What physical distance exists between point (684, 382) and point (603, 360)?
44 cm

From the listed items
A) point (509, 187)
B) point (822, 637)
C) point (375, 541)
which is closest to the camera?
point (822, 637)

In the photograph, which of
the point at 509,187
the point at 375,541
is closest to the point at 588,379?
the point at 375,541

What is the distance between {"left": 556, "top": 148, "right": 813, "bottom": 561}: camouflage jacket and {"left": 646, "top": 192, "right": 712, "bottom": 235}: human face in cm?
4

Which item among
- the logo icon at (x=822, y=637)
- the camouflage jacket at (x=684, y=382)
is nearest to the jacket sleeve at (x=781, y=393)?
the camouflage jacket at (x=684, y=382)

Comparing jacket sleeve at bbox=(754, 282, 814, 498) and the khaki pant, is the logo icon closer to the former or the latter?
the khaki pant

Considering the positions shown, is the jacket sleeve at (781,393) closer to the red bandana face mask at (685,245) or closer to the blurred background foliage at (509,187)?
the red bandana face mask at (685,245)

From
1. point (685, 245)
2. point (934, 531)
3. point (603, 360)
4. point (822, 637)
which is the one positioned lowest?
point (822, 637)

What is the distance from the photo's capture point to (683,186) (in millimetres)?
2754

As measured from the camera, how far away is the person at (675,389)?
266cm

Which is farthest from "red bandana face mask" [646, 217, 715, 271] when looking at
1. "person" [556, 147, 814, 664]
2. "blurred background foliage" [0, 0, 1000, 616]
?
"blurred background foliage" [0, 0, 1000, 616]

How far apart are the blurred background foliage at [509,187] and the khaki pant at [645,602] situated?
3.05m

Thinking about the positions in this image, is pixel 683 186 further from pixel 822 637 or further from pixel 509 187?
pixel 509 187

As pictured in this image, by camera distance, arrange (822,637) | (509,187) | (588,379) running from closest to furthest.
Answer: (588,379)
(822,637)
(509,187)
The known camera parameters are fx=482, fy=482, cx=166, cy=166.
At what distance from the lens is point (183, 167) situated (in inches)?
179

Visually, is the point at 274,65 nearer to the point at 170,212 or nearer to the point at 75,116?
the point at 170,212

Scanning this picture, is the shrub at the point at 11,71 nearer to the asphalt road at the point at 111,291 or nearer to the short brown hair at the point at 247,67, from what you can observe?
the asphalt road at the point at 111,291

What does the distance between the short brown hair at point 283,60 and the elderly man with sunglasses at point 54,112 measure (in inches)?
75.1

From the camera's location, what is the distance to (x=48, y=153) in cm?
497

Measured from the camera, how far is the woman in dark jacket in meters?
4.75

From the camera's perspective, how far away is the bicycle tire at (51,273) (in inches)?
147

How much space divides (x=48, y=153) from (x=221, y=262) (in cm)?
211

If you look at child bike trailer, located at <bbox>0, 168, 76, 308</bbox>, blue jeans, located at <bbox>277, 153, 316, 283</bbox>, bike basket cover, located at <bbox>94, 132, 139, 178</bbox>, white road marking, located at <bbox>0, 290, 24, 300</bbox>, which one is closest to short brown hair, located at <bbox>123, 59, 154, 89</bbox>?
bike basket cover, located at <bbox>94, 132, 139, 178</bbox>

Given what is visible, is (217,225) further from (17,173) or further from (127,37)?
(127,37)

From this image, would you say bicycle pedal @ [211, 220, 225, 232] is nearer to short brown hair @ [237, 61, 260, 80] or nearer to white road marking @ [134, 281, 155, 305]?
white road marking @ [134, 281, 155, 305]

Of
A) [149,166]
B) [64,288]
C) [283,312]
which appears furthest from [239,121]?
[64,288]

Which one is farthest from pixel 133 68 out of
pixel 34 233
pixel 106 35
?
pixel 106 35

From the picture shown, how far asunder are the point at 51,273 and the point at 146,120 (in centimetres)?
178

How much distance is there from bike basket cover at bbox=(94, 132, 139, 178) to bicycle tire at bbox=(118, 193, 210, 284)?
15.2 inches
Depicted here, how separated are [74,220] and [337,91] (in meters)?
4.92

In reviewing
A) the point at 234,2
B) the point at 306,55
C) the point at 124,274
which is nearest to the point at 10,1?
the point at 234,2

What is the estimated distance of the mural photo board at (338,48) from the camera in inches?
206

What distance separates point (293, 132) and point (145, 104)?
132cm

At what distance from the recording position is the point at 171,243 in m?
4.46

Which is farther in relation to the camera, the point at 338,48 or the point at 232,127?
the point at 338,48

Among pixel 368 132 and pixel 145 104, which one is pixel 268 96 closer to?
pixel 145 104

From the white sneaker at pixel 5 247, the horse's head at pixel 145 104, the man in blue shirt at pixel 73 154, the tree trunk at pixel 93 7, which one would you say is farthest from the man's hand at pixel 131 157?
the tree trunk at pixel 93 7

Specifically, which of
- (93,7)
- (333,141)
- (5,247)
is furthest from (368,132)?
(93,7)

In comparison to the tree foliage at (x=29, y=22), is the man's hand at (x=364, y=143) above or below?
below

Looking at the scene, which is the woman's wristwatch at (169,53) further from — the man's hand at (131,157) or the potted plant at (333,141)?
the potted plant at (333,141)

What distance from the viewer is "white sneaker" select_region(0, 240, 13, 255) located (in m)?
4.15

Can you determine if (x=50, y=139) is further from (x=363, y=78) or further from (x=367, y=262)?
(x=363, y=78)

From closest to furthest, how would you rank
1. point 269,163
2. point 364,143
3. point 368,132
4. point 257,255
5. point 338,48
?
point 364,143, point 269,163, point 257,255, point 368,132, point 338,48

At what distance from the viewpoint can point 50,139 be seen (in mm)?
------------------------------
- _Exercise instructions_:
Render the records as a numbered list, one line per item, with blank lines omitted.

- _Response to the task_:
1. What physical distance exists between point (684, 382) and point (603, 360)?
2. 44 cm
3. From the listed items
4. A) point (509, 187)
5. B) point (822, 637)
6. C) point (375, 541)
7. which is closest to the camera?
8. point (822, 637)
9. In the photograph, which of
10. the point at 509,187
11. the point at 375,541
12. is closest to the point at 588,379?
13. the point at 375,541
14. What is the distance between {"left": 556, "top": 148, "right": 813, "bottom": 561}: camouflage jacket and {"left": 646, "top": 192, "right": 712, "bottom": 235}: human face in cm?
15. 4
16. Which item among
17. - the logo icon at (x=822, y=637)
18. - the camouflage jacket at (x=684, y=382)
19. is nearest to the jacket sleeve at (x=781, y=393)?
20. the camouflage jacket at (x=684, y=382)
21. Comparing jacket sleeve at bbox=(754, 282, 814, 498) and the khaki pant, is the logo icon closer to the former or the latter?
22. the khaki pant
23. Considering the positions shown, is the jacket sleeve at (781,393) closer to the red bandana face mask at (685,245) or closer to the blurred background foliage at (509,187)?
24. the red bandana face mask at (685,245)
25. From
26. 1. point (685, 245)
27. 2. point (934, 531)
28. 3. point (603, 360)
29. 4. point (822, 637)
30. which is the one positioned lowest?
31. point (822, 637)
32. What is the distance from the photo's capture point to (683,186) (in millimetres)?
33. 2754
34. As measured from the camera, how far away is the person at (675,389)?
35. 266cm
36. Which is farthest from "red bandana face mask" [646, 217, 715, 271] when looking at
37. 1. "person" [556, 147, 814, 664]
38. 2. "blurred background foliage" [0, 0, 1000, 616]
39. ?
40. "blurred background foliage" [0, 0, 1000, 616]
41. How far apart are the blurred background foliage at [509,187] and the khaki pant at [645,602] situated?
42. 3.05m
43. Thinking about the positions in this image, is pixel 683 186 further from pixel 822 637 or further from pixel 509 187?
44. pixel 509 187
45. As pictured in this image, by camera distance, arrange (822,637) | (509,187) | (588,379) running from closest to furthest.
46. Answer: (588,379)
47. (822,637)
48. (509,187)
49. The known camera parameters are fx=482, fy=482, cx=166, cy=166.
50. At what distance from the lens is point (183, 167) situated (in inches)?
51. 179
52. Visually, is the point at 274,65 nearer to the point at 170,212 or nearer to the point at 75,116?
53. the point at 170,212
54. Scanning this picture, is the shrub at the point at 11,71 nearer to the asphalt road at the point at 111,291 or nearer to the short brown hair at the point at 247,67, from what you can observe?
55. the asphalt road at the point at 111,291
56. What does the distance between the short brown hair at point 283,60 and the elderly man with sunglasses at point 54,112 measure (in inches)?
57. 75.1
58. From the camera's location, what is the distance to (x=48, y=153) in cm?
59. 497
60. Measured from the camera, how far is the woman in dark jacket in meters?
61. 4.75
62. From the camera's perspective, how far away is the bicycle tire at (51,273) (in inches)?
63. 147
64. How much space divides (x=48, y=153) from (x=221, y=262) (in cm)?
65. 211
66. If you look at child bike trailer, located at <bbox>0, 168, 76, 308</bbox>, blue jeans, located at <bbox>277, 153, 316, 283</bbox>, bike basket cover, located at <bbox>94, 132, 139, 178</bbox>, white road marking, located at <bbox>0, 290, 24, 300</bbox>, which one is closest to short brown hair, located at <bbox>123, 59, 154, 89</bbox>?
67. bike basket cover, located at <bbox>94, 132, 139, 178</bbox>
68. Given what is visible, is (217,225) further from (17,173) or further from (127,37)?
69. (127,37)
70. From this image, would you say bicycle pedal @ [211, 220, 225, 232] is nearer to short brown hair @ [237, 61, 260, 80] or nearer to white road marking @ [134, 281, 155, 305]?
71. white road marking @ [134, 281, 155, 305]
72. Of
73. A) [149,166]
74. B) [64,288]
75. C) [283,312]
76. which appears furthest from [239,121]?
77. [64,288]
78. Which one is farthest from pixel 133 68 out of
79. pixel 34 233
80. pixel 106 35
81. ?
82. pixel 106 35
83. From the picture shown, how far asunder are the point at 51,273 and the point at 146,120 (in centimetres)?
84. 178
85. How much distance is there from bike basket cover at bbox=(94, 132, 139, 178) to bicycle tire at bbox=(118, 193, 210, 284)?
86. 15.2 inches
87. Depicted here, how separated are [74,220] and [337,91] (in meters)?
88. 4.92
89. In reviewing
90. A) the point at 234,2
91. B) the point at 306,55
92. C) the point at 124,274
93. which is nearest to the point at 10,1?
94. the point at 234,2
95. What is the estimated distance of the mural photo board at (338,48) from the camera in inches?
96. 206
97. What distance separates point (293, 132) and point (145, 104)?
98. 132cm
99. At what distance from the recording position is the point at 171,243 in m?
100. 4.46
101. Which is farther in relation to the camera, the point at 338,48 or the point at 232,127?
102. the point at 338,48
103. Among pixel 368 132 and pixel 145 104, which one is pixel 268 96 closer to?
104. pixel 145 104
105. From the white sneaker at pixel 5 247, the horse's head at pixel 145 104, the man in blue shirt at pixel 73 154, the tree trunk at pixel 93 7, which one would you say is farthest from the man's hand at pixel 131 157?
106. the tree trunk at pixel 93 7
107. Specifically, which of
108. - (93,7)
109. - (333,141)
110. - (5,247)
111. is furthest from (368,132)?
112. (93,7)
113. In comparison to the tree foliage at (x=29, y=22), is the man's hand at (x=364, y=143) above or below?
114. below
115. Looking at the scene, which is the woman's wristwatch at (169,53) further from — the man's hand at (131,157) or the potted plant at (333,141)?
116. the potted plant at (333,141)
117. What distance from the viewer is "white sneaker" select_region(0, 240, 13, 255) located (in m)?
118. 4.15
119. Can you determine if (x=50, y=139) is further from (x=363, y=78) or further from (x=367, y=262)?
120. (x=363, y=78)
121. From closest to furthest, how would you rank
122. 1. point 269,163
123. 2. point 364,143
124. 3. point 368,132
125. 4. point 257,255
126. 5. point 338,48
127. ?
128. point 364,143, point 269,163, point 257,255, point 368,132, point 338,48
129. At what distance from the viewpoint can point 50,139 be seen (in mm)?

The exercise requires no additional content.